Fusion, the process through which the sun produces heat and light, has been studied by scientists, some of whom have attempted to mimic the process in their laboratories by blasting a container of liquid solvent with strong ultrasonic vibrations.
• Fusion, the process through which the sun produces heat and light, has been studied by scientists,
• Fusion, the heat and light produced by the sun, has been studied by scientists,
• Fusion, the process through which heat and light are produced by the sun, has been studied by scientists,
• Scientists have studied fusion, the process the sun uses to produce heat and light,
• Scientists have studied fusion, the process the sun uses to produce heat and light, and
The original sentence describes fusion as a "process" studied by scientists. The
underlined portion of the sentence correctly ends with the word "scientists." This is
necessary because the non-underlined portion of the sentence, beginning "some
of whom . . .," is a long modifier that describes what some of those scientists have
attempted to do. Modifiers describing nouns must be adjacent to the nouns that
they describe.
• (A) CORRECT. This choice is correct as it repeats the original sentence.
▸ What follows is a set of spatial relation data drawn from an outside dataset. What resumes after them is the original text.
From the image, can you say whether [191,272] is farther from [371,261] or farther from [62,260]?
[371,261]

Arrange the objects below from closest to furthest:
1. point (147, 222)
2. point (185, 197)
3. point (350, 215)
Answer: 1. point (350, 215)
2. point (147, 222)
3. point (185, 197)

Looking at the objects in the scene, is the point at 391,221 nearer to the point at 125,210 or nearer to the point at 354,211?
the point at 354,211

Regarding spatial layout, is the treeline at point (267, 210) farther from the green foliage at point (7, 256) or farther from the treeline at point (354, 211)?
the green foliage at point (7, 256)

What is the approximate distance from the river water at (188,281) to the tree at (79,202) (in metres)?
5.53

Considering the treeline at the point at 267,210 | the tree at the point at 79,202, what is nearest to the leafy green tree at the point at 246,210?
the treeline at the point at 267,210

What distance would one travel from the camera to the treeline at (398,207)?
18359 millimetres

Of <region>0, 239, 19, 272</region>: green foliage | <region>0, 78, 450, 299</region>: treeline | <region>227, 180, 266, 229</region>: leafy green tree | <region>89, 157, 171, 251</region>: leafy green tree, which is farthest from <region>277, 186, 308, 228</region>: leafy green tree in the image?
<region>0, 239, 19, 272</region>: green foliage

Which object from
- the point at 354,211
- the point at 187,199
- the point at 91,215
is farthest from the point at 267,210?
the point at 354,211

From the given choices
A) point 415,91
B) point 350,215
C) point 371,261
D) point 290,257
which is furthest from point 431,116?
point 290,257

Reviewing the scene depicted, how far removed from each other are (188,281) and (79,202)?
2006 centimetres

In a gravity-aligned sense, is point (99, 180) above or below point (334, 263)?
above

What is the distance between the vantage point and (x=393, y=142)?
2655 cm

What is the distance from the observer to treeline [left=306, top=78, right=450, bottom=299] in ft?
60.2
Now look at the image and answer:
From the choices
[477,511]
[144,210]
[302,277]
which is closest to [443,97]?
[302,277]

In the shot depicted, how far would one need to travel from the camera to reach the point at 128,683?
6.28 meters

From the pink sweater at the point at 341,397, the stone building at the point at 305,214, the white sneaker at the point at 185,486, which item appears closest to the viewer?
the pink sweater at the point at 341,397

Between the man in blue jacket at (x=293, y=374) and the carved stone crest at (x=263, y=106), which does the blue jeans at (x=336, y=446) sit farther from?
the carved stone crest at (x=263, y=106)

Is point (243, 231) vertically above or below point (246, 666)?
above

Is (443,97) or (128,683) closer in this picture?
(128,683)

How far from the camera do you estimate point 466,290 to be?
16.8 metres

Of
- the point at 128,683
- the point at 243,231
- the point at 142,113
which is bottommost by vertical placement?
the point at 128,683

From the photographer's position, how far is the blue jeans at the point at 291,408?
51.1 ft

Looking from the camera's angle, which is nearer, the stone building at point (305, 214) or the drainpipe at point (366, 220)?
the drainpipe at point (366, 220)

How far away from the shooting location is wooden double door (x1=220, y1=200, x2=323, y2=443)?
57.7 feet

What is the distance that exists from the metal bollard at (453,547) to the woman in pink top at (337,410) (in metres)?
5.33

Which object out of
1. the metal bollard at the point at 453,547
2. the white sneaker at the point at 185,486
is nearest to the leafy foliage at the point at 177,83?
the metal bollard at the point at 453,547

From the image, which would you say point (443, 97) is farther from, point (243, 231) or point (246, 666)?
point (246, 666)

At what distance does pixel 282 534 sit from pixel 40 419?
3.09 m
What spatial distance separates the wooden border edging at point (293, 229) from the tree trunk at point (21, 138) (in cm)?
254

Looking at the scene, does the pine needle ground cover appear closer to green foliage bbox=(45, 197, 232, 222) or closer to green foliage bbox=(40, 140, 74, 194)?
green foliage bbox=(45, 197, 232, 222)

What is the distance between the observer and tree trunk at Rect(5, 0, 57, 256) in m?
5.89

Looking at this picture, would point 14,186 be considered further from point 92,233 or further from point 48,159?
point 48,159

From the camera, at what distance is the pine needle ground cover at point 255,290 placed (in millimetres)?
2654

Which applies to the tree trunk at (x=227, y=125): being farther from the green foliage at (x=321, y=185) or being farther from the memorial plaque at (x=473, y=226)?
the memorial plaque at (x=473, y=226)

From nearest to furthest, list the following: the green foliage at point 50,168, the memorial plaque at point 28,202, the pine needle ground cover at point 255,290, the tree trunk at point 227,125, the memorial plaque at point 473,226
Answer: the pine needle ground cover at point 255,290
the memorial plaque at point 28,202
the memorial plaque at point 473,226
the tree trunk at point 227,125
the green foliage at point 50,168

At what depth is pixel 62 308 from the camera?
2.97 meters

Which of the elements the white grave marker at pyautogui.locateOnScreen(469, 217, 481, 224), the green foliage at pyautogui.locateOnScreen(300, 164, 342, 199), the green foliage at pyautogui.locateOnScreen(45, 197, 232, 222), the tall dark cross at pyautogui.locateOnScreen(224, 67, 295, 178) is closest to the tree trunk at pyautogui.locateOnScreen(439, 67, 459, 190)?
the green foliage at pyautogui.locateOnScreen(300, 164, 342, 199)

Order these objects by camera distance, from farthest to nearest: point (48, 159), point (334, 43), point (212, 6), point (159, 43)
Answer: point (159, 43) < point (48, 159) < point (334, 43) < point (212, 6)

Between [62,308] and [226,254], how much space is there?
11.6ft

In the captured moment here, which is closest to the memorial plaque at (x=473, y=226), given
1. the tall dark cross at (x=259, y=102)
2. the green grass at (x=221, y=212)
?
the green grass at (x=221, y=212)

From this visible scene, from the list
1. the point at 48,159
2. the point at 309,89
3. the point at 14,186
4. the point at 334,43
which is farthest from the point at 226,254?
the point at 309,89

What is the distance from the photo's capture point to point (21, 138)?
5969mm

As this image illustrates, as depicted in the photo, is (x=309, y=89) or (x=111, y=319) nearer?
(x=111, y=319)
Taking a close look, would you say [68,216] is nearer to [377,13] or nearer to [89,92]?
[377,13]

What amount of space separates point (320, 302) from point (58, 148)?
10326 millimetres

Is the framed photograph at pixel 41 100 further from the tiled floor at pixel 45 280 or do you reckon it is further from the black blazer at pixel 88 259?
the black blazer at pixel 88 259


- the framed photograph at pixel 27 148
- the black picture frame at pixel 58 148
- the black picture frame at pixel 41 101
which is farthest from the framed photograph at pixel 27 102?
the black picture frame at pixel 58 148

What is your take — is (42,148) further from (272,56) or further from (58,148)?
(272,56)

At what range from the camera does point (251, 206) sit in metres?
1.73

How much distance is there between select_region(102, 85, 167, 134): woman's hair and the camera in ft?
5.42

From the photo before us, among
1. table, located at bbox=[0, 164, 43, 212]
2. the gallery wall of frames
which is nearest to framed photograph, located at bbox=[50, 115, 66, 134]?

• (B) This choice incorrectly shortens the modifier that describes fusion to "the
heat and light produced by the sun." This distorts the meaning of the sentence
by incorrectly stating that fusion is the "heat and light" produced by the sun. In
fact, fusion is the "process" used by the sun to produce heat and light; fusion is
not the "heat and light" itself. This is made clear by the use of the word
"process" in the non-underlined portion of the sentence in the phrase "to mimic
the process in their laboratories."
• (C) This choice describes fusion as "the process through which heat and light
are produced by the sun." The use of the doubly passive construction "through
which . . . are produced by" produces an unnecessarily wordy modifier.
- 21 -
Though a passive construction may be correct, a more active construction is
preferable if it is provided.
• (D) In moving the word "scientists" from the end of the opening clause to the
beginning, this choice creates a misplaced modifier. The non-underlined
portion of the sentence that begins "some of whom . . ." is a modifier
describing the scientists; this modifier must be placed immediately adjacent to
the noun that it modifies ("scientists"). However, in this choice this modifier is
incorrectly placed adjacent to "heat and light."
• (E) The last word of this choice, "and," creates two independent clauses:
"Scientists have studied fusion . . ." and "some of whom have attempted . . ."
The phrase "some of whom" can only be used if it is placed immediately
adjacent to its antecedent ("scientists."). A better choice would have been
"some of them" since the pronoun "them" (unlike "whom") does not need to be
placed immediately adjacent to its antecedent ("Scientists have studied . . .
and some of them have attempted . . .").